Is College Worthwhile for the Government?
August 27, 2011 Leave a comment
With the constant attention given to the unsolvable debate over whether college is “worth it” for students, the question that gets ignored is if college is worthwhile for local governments. That is, if college isn’t all it’s cracked up to be, is funding for higher education a good investment for states? According to a new study by economists Amy Damon and Paul Glewwe, the answer is yes for the state of Minnesota.
In 2005, the University of Minnesota and the Minnesota State Colleges and Universities system received $832 million from Minnesota’s state government to support educational programs. These subsidies allow these institutions to offer lower tuition rates, increasing the number of Minnesotans with bachelor and graduate degrees.

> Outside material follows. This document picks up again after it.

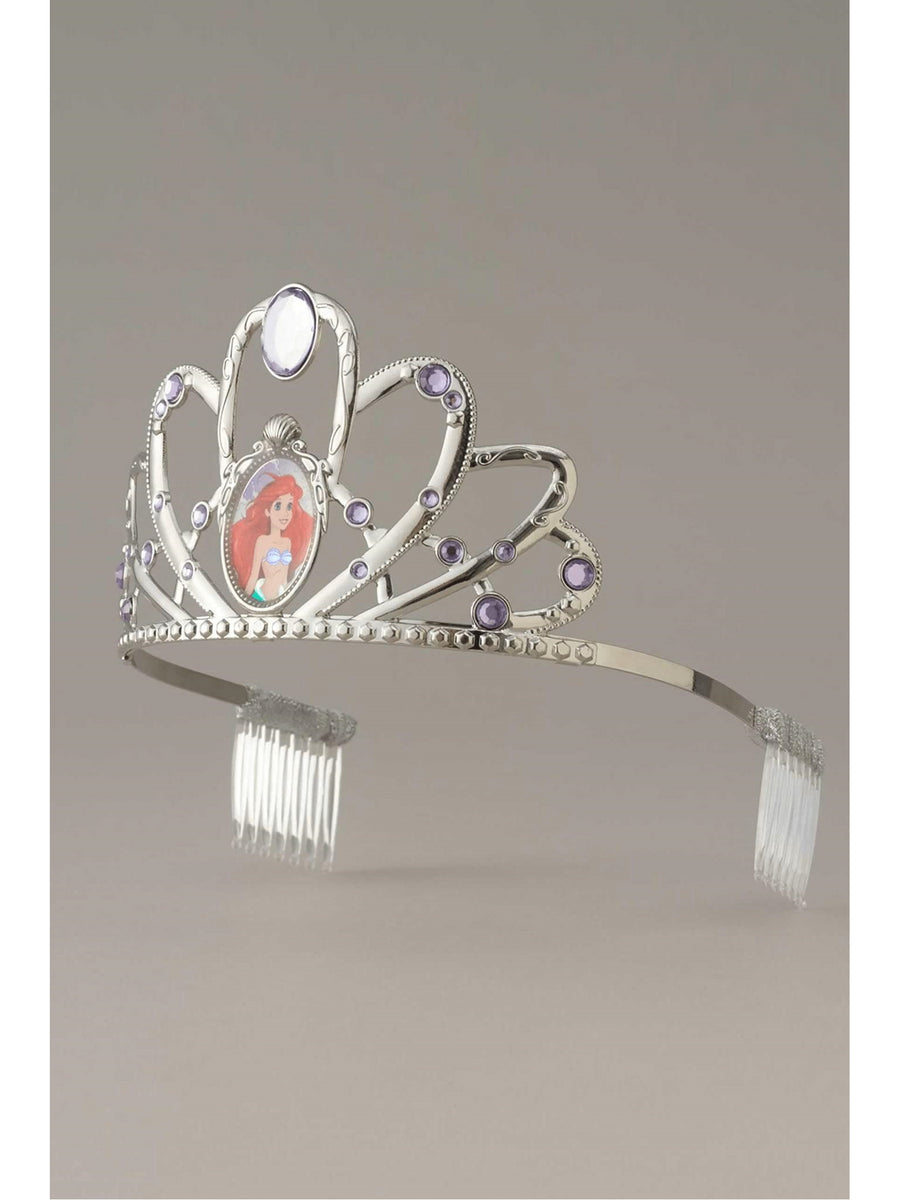 Disney Princess Ariel Tiara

We calculate that removing these subsidies would eventually lead to 14,000 fewer graduate degree holders in Minnesota, and reduce those with bachelor’s degrees or “some college” by 42,000. The annual economic cost of these subsidies is about $326 million; this is less than annual state appropriations because most of those appropriations are income transfers from taxpayers to students, not an economic cost. We estimate that the annual value of the benefits of these subsidies is between $531 and $786 million ($381 and $570 million) when a 3 percent (5 percent) discount rate is used.
At some point there are bound to be diminishing returns to these investments, but right now the findings remind us that cuts to higher education are probably not in the “winning the future” playbook.